La agenda de urgencias es el bloque de tiempo que reservas cada día para atender casos que no estaban citados: se calcula con las urgencias atendidas en el día pico de los últimos tres meses, multiplicadas por la duración media de una urgencia. No es una casilla que se llena a ojo. Sin ese número, casi todas las clínicas caen en uno de dos extremos: no reservan nada y la urgencia se mete encima de otro paciente, o bloquean dos horas que se quedan muertas la mayoría de los días.

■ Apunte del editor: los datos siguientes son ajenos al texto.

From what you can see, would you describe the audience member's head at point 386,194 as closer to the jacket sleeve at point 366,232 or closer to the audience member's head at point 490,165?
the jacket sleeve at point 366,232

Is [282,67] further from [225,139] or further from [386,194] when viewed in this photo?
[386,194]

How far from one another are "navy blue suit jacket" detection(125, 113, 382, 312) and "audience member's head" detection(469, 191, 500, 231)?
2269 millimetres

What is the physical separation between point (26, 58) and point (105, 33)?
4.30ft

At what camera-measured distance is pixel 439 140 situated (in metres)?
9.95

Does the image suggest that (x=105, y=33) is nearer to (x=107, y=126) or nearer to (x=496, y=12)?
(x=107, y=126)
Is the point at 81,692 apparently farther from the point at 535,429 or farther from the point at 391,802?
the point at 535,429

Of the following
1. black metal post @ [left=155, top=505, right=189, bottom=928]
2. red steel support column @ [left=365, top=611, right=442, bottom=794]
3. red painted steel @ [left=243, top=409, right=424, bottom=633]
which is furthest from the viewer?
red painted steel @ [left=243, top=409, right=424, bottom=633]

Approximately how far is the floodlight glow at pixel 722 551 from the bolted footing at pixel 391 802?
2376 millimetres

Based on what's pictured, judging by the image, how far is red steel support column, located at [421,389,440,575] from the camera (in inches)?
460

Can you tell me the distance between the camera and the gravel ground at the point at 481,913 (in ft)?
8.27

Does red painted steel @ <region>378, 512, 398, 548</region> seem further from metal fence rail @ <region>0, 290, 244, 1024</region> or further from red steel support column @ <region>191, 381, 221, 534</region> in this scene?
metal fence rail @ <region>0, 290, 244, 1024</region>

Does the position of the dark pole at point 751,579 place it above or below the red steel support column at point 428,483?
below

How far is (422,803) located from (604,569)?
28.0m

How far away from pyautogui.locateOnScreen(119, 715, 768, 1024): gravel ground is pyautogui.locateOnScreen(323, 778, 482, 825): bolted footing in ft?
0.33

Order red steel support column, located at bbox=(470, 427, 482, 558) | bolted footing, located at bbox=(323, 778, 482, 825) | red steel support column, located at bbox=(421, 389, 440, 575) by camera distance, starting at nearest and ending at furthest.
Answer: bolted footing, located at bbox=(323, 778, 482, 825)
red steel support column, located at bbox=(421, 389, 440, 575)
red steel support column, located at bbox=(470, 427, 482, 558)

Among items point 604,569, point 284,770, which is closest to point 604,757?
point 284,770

Qué es la agenda de urgencias y por qué a ojo sale cara
Reservar hueco para lo que no se puede citar con anticipación es una decisión de capacidad, no de buena voluntad. El error más común es fijar un número redondo —media hora, una hora— sin mirar los datos propios de la clínica. Ese número redondo casi siempre sale mal en los dos sentidos: en un consultorio de un sillón que recibe dos urgencias el día más cargado, media hora se queda corta y el paciente citado a las once espera cuarenta minutos; en una clínica de cuatro sillones que reserva dos horas por si acaso, ese tiempo se queda vacío la mayoría de los días y nadie lo usa para nada productivo. El cálculo correcto no es complicado, pero exige mirar tres meses de historial en vez de adivinar.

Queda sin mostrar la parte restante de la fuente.